Kemarin saya ada bicara dengan saudara kita, Ivan ya. Dia punya murid kursus, nggak tahu masih nggak, kalau nggak salah habis sekolah langsung les sampai malam. Setiap hari seperti itu, nggak ada waktu bebas yang lain. Hal itu kita perhatikan. Bahwa untuk bertemu dengan teman-teman, hal itu kita perhatikan. Tapi mohon tanya, ajak ke Sekolah Minggu ada absen? Bawa ke sekolah, les, ada absen? Dari situ aja kita sudah tahu prioritasnya di mana. Bapak, Ibu, Saudara yang dikasihi Tuhan, ingat baik-baik, anak kita itu orang berdosa. Pak Tong pakai istilah “monster yang kecil, yang lucu itu”, kalau jadi besar monster yang nggak lucu lagi lho.

Di dalam PA saya pernah bahas, mengenai Haman. Ketika kita baca Kitab Rut, Haman itu siapa? Saya percaya Haman itu adalah seorang anak yang sangat diidam-idamkan oleh semua papa dan mama baik Kristen dan bukan Kristen. Mengapa? Siapa yang nggak pengen anaknya itu memiliki kecerdasan yang hebat sekali, memiliki prestasi yang cepat sekali? Dari seorang yang biasa, duduk sebagai perdana menteri dari kerajaan Ahasyweros. Lalu kemudian dia bukan hanya menjadi perdana menterinya, tapi dia adalah orang yang paling dekat dengan raja. Di antara semua daripada pegawai-pegawai raja yang boleh menatap wajah raja, hanya Haman yang boleh makan bersama Raja dan Ratu Ester, yang lain nggak pernah ada. Cuma bertiga lho.

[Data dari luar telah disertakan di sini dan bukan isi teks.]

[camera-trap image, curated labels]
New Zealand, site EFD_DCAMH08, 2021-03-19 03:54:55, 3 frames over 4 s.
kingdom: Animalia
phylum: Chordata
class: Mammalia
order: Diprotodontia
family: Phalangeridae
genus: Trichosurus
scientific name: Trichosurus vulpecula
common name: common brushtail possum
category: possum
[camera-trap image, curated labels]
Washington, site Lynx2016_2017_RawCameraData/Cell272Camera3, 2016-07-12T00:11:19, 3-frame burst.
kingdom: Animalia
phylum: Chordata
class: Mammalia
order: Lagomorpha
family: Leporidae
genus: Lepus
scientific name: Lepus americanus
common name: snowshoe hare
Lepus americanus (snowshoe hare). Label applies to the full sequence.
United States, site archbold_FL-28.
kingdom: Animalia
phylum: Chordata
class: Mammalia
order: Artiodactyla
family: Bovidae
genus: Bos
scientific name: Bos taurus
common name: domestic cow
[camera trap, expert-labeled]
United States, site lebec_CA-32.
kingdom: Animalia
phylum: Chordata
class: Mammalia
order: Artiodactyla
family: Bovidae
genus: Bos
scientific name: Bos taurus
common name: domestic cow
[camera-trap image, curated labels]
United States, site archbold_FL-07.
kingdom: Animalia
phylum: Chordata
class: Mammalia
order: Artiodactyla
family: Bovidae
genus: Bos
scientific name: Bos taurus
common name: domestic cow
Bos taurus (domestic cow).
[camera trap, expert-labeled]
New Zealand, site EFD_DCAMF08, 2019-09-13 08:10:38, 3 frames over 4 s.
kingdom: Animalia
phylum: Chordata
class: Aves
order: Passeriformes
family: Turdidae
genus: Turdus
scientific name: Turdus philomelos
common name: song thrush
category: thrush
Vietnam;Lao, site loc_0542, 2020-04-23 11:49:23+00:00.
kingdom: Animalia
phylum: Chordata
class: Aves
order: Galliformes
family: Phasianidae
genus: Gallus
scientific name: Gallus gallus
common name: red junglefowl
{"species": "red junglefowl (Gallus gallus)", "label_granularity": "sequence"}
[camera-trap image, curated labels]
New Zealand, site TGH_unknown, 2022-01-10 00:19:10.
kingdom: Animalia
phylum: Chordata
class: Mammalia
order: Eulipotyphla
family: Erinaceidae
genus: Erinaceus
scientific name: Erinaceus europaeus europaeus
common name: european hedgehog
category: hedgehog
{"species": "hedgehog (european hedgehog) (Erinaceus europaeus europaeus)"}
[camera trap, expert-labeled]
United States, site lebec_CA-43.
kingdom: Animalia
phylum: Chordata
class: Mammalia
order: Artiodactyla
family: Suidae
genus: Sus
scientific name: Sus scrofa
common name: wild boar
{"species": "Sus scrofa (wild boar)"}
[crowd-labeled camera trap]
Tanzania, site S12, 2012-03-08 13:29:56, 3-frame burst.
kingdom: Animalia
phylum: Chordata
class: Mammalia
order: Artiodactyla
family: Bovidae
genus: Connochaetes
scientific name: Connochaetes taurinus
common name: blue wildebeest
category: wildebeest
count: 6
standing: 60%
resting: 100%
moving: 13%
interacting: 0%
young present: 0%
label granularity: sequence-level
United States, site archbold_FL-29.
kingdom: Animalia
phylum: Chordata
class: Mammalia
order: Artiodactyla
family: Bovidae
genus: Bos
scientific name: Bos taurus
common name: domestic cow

Bapak, Ibu kalau punya anak, diundang oleh Jokowi, makan sama bu Iriana, khusus eksklusif, apa yang Bapak, Ibu lakukan? Pasti cerita ke mana-mana! “Ini lho anak saya lho”, kalau bisa foto nya disebarin di Youtube, di IG, di Facebook dan segala macam. Bangga kan? Karena apa? Hasil didikan, perhatianku kepada pengetahuan, anakku nilainya 100 semua. Kalau kuliah, magna cum laude. Hebat. Tapi Bapak, Ibu, Saudara yang dikasihi Tuhan, pengen nggak mati kayak Haman, yang ditusukkan ke sula, digantung untuk dilihat oleh semua orang? Ekstrim banget kayaknya Pak Dawis ini ya, kan nggak seperti itu harusnya. Banyak anak-anak yang kaya, yang hebat, yang pintar, mati nya baik-baik kok, nggak dipenjarakan seperti itu, atau nggak dihukum mati.

Tapi yang saya lihat dari perspektif Alkitab adalah kayak gini, kisah Haman itu jangan dilihat secara fisik saja tapi kisah Haman harus dilihat secara rohani. Orang yang menentang Tuhan, umat Tuhan, orang yang tidak setia kepada Tuhan dan mengutamakan Tuhan akhirnya binasa. Kita mau didik anak kita dengan luar biasa, silahkan! Tapi saya juga ngomong perhatikan imannya. Kalau tidak Bapak, Ibu sedang membesarkan anak-anak yang cerdas, bukan sih, penjahat-penjahat yang pintar. Ahli hukum, untuk tidak dihukum. Ahli politik, untuk bisa mencari segala bentuk kepentingan diri untuk memperkaya diri atau menguasai. Untuk apa? Yang akhirnya berujung kepada kematian. Itu sebabnya pada waktu orang Israel meminta raja, Tuhan tahu kebutuhan yang terutama itu adalah seorang nabi. Pada waktu Inggris meminta seorang yang bisa membebaskan mereka dari situasi, yang Tuhan berikan kepada mereka adalah 2 orang pendeta atau penginjil yang mengabarkan dan membawa pembaruan bagi Inggris ini.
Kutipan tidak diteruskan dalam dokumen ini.